Finite State Machine Framework (Understanding the Master Index Standardization Engine)

Understanding the Master Index Standardization Engine

Finite State Machine Framework

A finite state machine (FSM) is composed of one or more states and the transitions between those states. The Master Index Standardization Engine FSM framework is designed to be highly configurable and can be easily extended with no Java coding. The following topics describe the FSM framework and the configuration files that define FSM–based standardization.

About the Finite State Machine Framework

In an FSM framework, the standardization process is defined as one or more states. In a state, only the input symbols defined for that state are recognized. When one of those symbols is recognized, the following action or transition is based on configurable processing rules. For example, when an input symbol is recognized, it might be preprocessed by removing punctuation, matched against a list of tokens, and then postprocessed by normalizing the input value. Once this has been completed for all input symbols, the standardization engine determines which token is the most likely match.

FSM-based processing includes the following steps:

Cleansing – The entire input string is modified to make sure it is broken down into its individual components correctly.
Tokenization – The input string is broken down into its individual components.
Parsing – The individual field components are processed according to configurable rules. Parsing can include any combination of the following three stages:
- Preprocessing – Each token is cleansed prior to matching to make the value more uniform.
- Matching – The cleansed token is matched against patterns or value lists.
- Postprocessing – The matched token is normalized.
  
  Note –
  Several parsing sequences might be performed against one field component in order to best match it with a token. Each sequence is carried out until a match is made.
Ambiguity Resolution – Some input strings might match more than one processing rule, so the FSM framework includes a probability-based mechanism for determining the correct state transition.
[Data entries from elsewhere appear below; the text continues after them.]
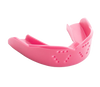 SISU 3D Mouthguard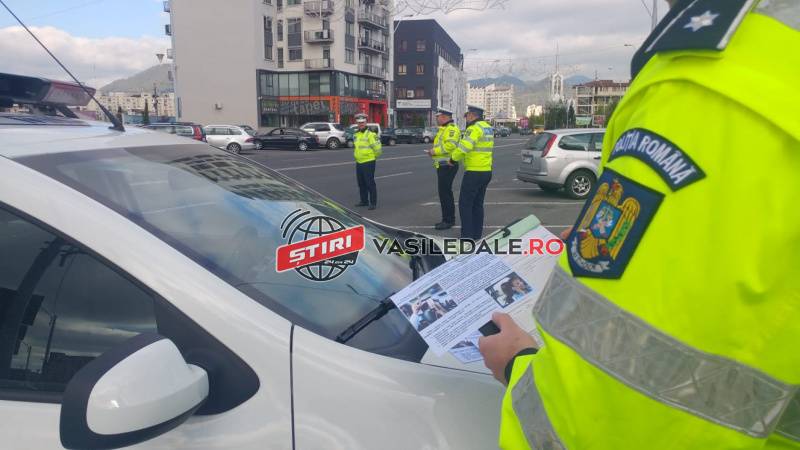 Lovitură pentru șoferii din România! Amenzile s-ar putea dubla din ianuarie 2023 Lovitură pentru șoferii din România! Amenzile s-ar putea dubla din ianuarie 2023
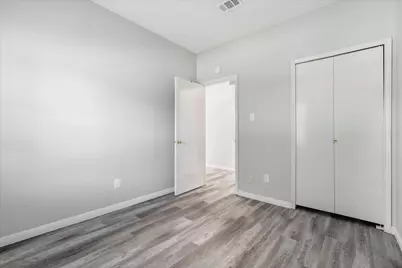 4311 Harvest Hill Road, Carrollton, TX 75010 - Photo 23
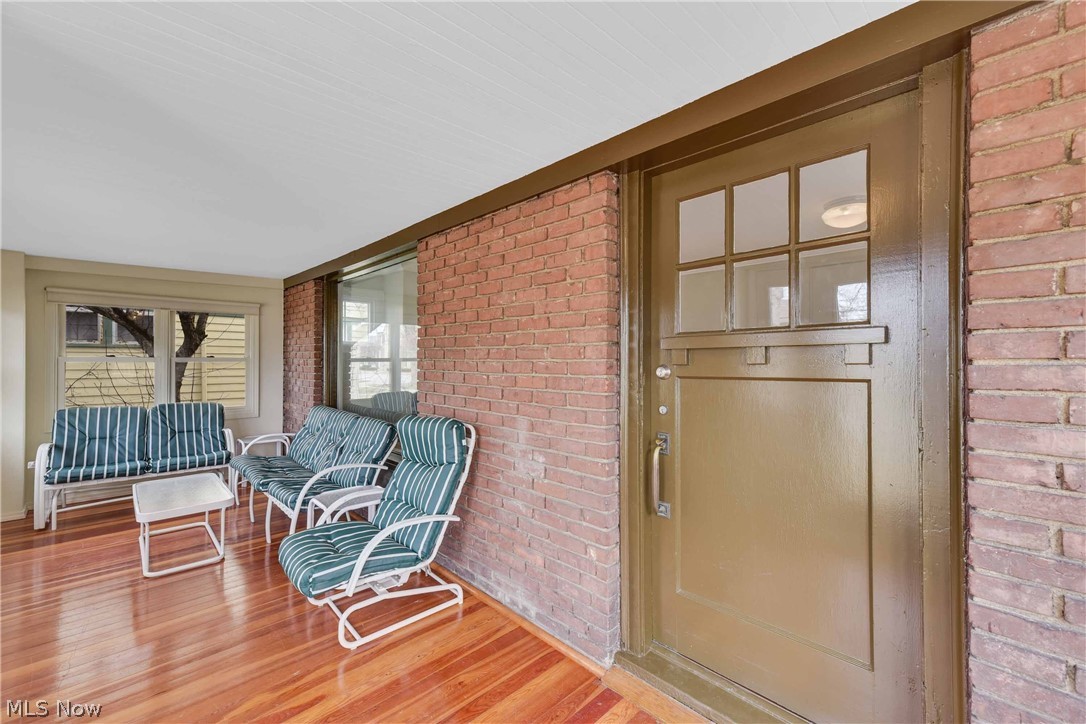 Adam Wager Heirs Sub - Residential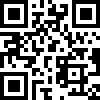 https://shahr.ir/xjTT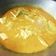 Cooksnap dari Ramli untuk resep Kepala Kakap Merah Bumbu Kuning ala Rianti Kitchen
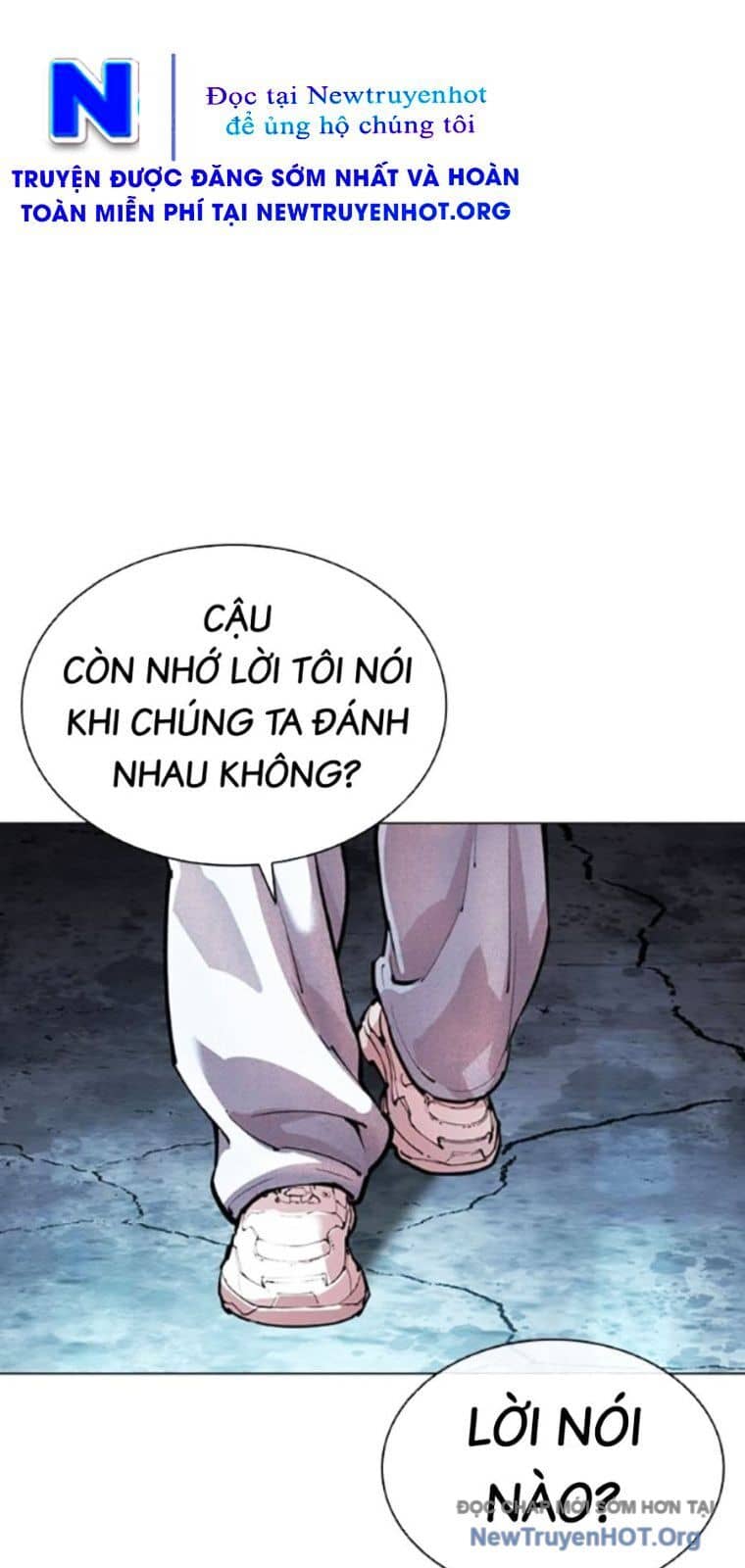 Hoán Đổi Diệu Kỳ - Chương 562 - ảnh 127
Using the person data type, for example, first names such as “Bill” and “Will” are normalized to “William”, which is then converted to its phonetic equivalent. Standardization logic is defined in the standardization engine configuration files and in the Master Index Configuration Editor or mefa.xml in a master index project.

FSM-Based Configuration

The FSM-based standardization configuration files are stored in the master index project and appear in the Standardization Engine node of the project. These files are separated into groups based on the primary data types being processed. Data type groups have further subsets of configuration files based on the variants for each data type. FSM-based data types and variants, such as PersonName and PhoneNumber, include the following configuration file types.

Service Definition Files – Each data type and data type variant is defined by a service definition file. Service type files define the fields to be standardized for a data type and service instance files define the variant and Java factory class for the variant. Both files are in XML format and should not be modified unless the data type is extended to include more output symbols.
Process Definition Files – These files define the different stages of processing data for the data type or variant. It defines the FSM states, input and output symbols, patterns, and data cleansing rules. These files use a domain-specific language (DSL) to define how the data fields are processed.
Lexicon Files – The standardization engine uses these files to recognize input data. A lexicon provides a list of possible values for a specific field, and one lexicon file should be defined for each field on which standardization is performed.
Normalization Files – The standardization engine uses these files to convert nonstandard values into a common form. For example, a nickname file provides a list of nicknames along with the common version of each name. For example, “Beth” and “Liz” might both be normalized to “Elizabeth”. Each row in the file contains a nickname and its corresponding normalized version separated by a pipe character (|).